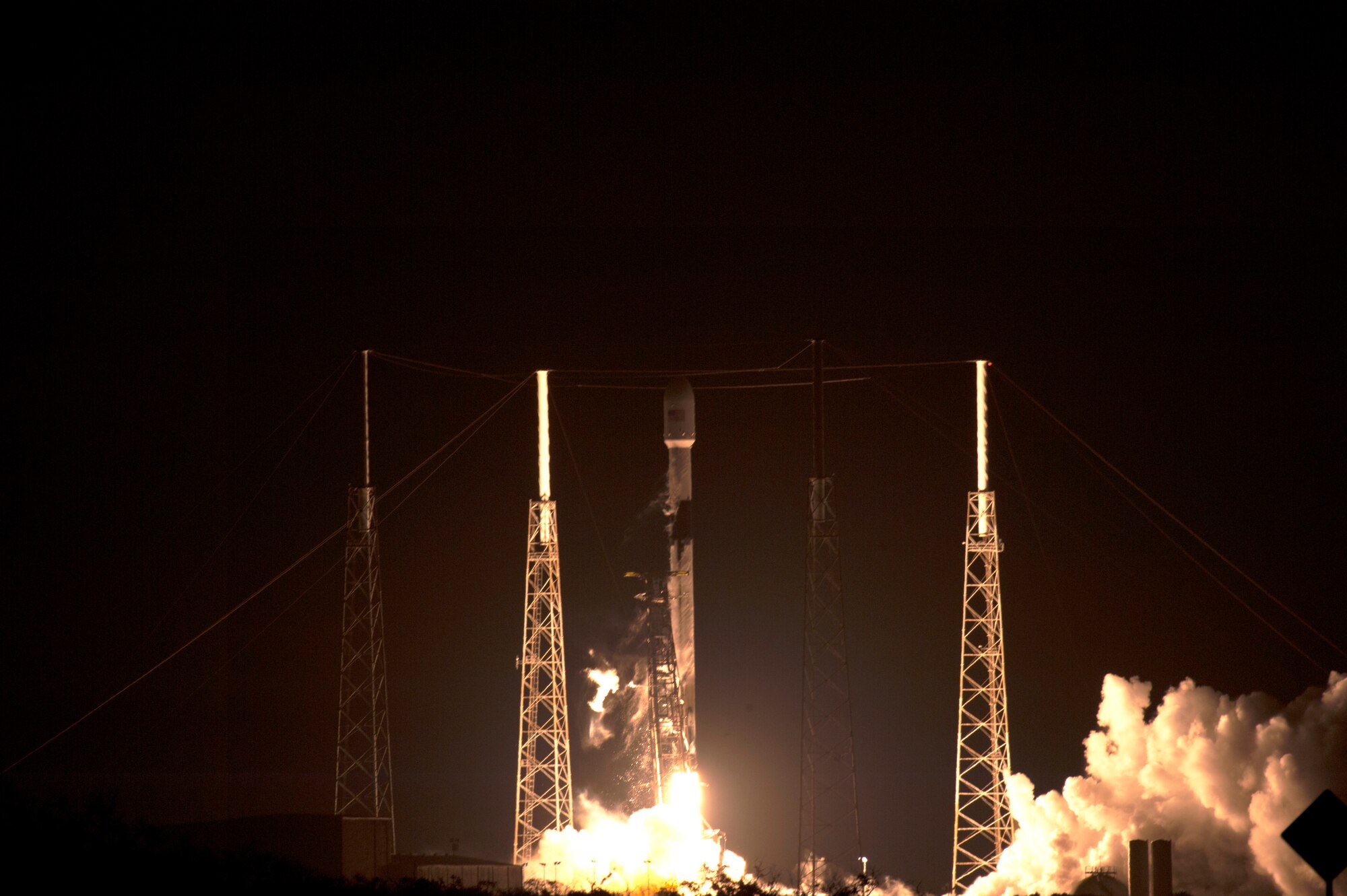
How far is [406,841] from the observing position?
2217 inches

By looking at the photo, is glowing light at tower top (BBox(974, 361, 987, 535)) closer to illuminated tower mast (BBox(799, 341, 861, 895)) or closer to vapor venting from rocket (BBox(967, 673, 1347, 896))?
illuminated tower mast (BBox(799, 341, 861, 895))

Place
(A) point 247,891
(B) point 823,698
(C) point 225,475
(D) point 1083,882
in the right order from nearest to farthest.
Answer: (A) point 247,891 < (D) point 1083,882 < (B) point 823,698 < (C) point 225,475

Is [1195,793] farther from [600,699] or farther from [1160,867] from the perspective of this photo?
[600,699]

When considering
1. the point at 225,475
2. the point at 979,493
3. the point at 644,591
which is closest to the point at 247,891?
the point at 979,493

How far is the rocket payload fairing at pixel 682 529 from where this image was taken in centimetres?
4528

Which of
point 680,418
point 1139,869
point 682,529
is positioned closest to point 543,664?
point 682,529

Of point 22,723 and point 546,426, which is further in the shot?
point 22,723

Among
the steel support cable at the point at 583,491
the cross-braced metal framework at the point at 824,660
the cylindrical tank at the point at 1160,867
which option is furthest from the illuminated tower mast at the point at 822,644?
the steel support cable at the point at 583,491

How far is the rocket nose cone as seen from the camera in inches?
1781

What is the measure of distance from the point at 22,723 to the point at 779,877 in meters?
26.0

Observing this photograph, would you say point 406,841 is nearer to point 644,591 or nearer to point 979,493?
point 644,591

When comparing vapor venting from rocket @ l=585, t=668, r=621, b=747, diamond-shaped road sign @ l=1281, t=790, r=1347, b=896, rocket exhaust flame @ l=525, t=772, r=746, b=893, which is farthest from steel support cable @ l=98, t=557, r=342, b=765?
diamond-shaped road sign @ l=1281, t=790, r=1347, b=896

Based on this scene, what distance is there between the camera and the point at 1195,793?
125 ft

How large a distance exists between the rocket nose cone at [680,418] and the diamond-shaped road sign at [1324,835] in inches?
1276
:::
Work instructions »
Rewrite every entry above with "observing position" changed to "camera position" and everything else left as it is. Leave out the pictures.

Solution for this problem »
How far is [406,841] from the camera position?
2217 inches

By looking at the photo, is glowing light at tower top (BBox(974, 361, 987, 535)) closer to illuminated tower mast (BBox(799, 341, 861, 895)) or closer to vapor venting from rocket (BBox(967, 673, 1347, 896))?
illuminated tower mast (BBox(799, 341, 861, 895))

Place
(A) point 247,891
(B) point 823,698
(C) point 225,475
(D) point 1083,882
in the right order from nearest to farthest.
Answer: (A) point 247,891 < (D) point 1083,882 < (B) point 823,698 < (C) point 225,475

Is [1195,793] farther from [600,699] or farther from [1160,867] from the perspective of this photo?
[600,699]

When considering
1. the point at 225,475
2. the point at 979,493
3. the point at 644,591
which is closest to the point at 247,891?
the point at 979,493

How far is the rocket payload fairing at pixel 682 529 from where this image was taken in centimetres?
4528

Which of
point 680,418
point 1139,869
point 682,529
is positioned closest to point 543,664?
point 682,529

Of point 22,723 and point 546,426, which is further in the shot?
point 22,723

Among
the steel support cable at the point at 583,491
the cross-braced metal framework at the point at 824,660
the cylindrical tank at the point at 1160,867
which option is furthest from the illuminated tower mast at the point at 822,644?
the steel support cable at the point at 583,491

How far is the rocket nose cone as seen from the camera in inches?
1781

What is the measure of distance from the point at 22,723 to the point at 779,877 in meters?
26.0

Observing this photograph, would you say point 406,841 is nearer to point 644,591 or nearer to point 979,493?
point 644,591

When comparing vapor venting from rocket @ l=585, t=668, r=621, b=747, diamond-shaped road sign @ l=1281, t=790, r=1347, b=896, rocket exhaust flame @ l=525, t=772, r=746, b=893, which is farthest from steel support cable @ l=98, t=557, r=342, b=765?
diamond-shaped road sign @ l=1281, t=790, r=1347, b=896

Based on this scene, what distance is there between the camera and the point at 1195,793?
125 ft

How large a distance exists between the rocket nose cone at [680,418] and the diamond-shaped road sign at [1324,835] in inches?
1276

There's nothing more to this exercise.